#### [Goal of the exercise]
Repeat verbatim the lines of the data below, beginning with the line containing "At what range" and continuing to the end.

#### [Working data]
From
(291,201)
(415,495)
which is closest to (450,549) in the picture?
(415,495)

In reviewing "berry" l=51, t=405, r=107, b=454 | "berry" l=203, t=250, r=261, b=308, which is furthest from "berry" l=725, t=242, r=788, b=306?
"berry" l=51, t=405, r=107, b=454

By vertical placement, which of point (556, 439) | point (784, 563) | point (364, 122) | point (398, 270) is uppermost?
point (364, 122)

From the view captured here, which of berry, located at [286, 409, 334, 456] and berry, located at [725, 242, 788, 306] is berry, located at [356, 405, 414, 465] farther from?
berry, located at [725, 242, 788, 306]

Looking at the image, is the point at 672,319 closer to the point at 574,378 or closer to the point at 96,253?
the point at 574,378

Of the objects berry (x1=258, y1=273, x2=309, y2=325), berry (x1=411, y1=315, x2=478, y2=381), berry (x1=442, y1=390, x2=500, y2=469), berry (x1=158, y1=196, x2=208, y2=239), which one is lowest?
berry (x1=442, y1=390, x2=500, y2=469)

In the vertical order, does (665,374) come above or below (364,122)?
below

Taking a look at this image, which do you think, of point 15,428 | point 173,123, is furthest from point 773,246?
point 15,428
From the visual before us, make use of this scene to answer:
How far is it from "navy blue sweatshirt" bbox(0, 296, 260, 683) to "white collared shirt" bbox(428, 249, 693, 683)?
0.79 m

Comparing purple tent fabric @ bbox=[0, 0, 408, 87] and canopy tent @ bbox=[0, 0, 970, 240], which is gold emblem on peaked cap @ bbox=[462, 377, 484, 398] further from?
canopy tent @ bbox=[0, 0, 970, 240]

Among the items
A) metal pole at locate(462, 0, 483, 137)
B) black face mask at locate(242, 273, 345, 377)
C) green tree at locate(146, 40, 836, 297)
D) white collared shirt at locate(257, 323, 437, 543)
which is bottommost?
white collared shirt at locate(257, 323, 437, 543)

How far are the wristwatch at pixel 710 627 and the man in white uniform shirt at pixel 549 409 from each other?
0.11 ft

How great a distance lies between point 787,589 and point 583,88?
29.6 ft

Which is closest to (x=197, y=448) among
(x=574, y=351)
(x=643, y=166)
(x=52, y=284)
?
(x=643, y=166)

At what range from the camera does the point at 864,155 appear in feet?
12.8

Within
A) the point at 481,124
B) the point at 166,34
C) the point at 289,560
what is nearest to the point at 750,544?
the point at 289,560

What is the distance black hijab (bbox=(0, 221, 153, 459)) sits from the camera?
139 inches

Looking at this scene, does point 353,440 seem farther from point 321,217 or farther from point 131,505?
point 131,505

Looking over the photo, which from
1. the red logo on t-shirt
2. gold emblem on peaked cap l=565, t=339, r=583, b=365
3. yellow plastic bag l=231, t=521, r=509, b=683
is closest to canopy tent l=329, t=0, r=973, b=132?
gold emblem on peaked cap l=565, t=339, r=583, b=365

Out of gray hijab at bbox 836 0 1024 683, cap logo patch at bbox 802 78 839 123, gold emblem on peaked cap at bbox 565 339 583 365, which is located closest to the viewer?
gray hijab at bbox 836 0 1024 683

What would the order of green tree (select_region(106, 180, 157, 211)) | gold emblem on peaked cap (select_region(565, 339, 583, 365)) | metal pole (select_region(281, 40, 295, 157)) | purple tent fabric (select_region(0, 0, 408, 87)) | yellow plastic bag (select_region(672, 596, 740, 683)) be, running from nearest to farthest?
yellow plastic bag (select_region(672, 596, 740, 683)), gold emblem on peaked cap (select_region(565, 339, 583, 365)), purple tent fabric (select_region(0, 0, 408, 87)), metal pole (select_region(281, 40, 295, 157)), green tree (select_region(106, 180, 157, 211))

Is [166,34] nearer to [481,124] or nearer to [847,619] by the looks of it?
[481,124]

#### [Written reply]
At what range from the camera does the point at 864,155 appear in feet?
12.8

Within
A) the point at 481,124
B) the point at 166,34
C) the point at 289,560
what is nearest to the point at 750,544?
the point at 289,560

What is the distance black hijab (bbox=(0, 221, 153, 459)) sits from the camera?
139 inches

Looking at this scene, does point 353,440 seem farther from point 321,217 or farther from point 131,505?
point 131,505

Looking over the photo, which from
1. the red logo on t-shirt
2. gold emblem on peaked cap l=565, t=339, r=583, b=365
3. yellow plastic bag l=231, t=521, r=509, b=683
is closest to canopy tent l=329, t=0, r=973, b=132?
gold emblem on peaked cap l=565, t=339, r=583, b=365

Out of gray hijab at bbox 836 0 1024 683, cap logo patch at bbox 802 78 839 123, gold emblem on peaked cap at bbox 565 339 583 365, which is located closest to the viewer?
gray hijab at bbox 836 0 1024 683

What would the order of green tree (select_region(106, 180, 157, 211)) | gold emblem on peaked cap (select_region(565, 339, 583, 365)) | metal pole (select_region(281, 40, 295, 157)) | purple tent fabric (select_region(0, 0, 408, 87)) | yellow plastic bag (select_region(672, 596, 740, 683)) be, running from nearest to farthest?
yellow plastic bag (select_region(672, 596, 740, 683)), gold emblem on peaked cap (select_region(565, 339, 583, 365)), purple tent fabric (select_region(0, 0, 408, 87)), metal pole (select_region(281, 40, 295, 157)), green tree (select_region(106, 180, 157, 211))

Is [166,34] nearer to [481,124] or nearer to [847,619] by the looks of it?
[481,124]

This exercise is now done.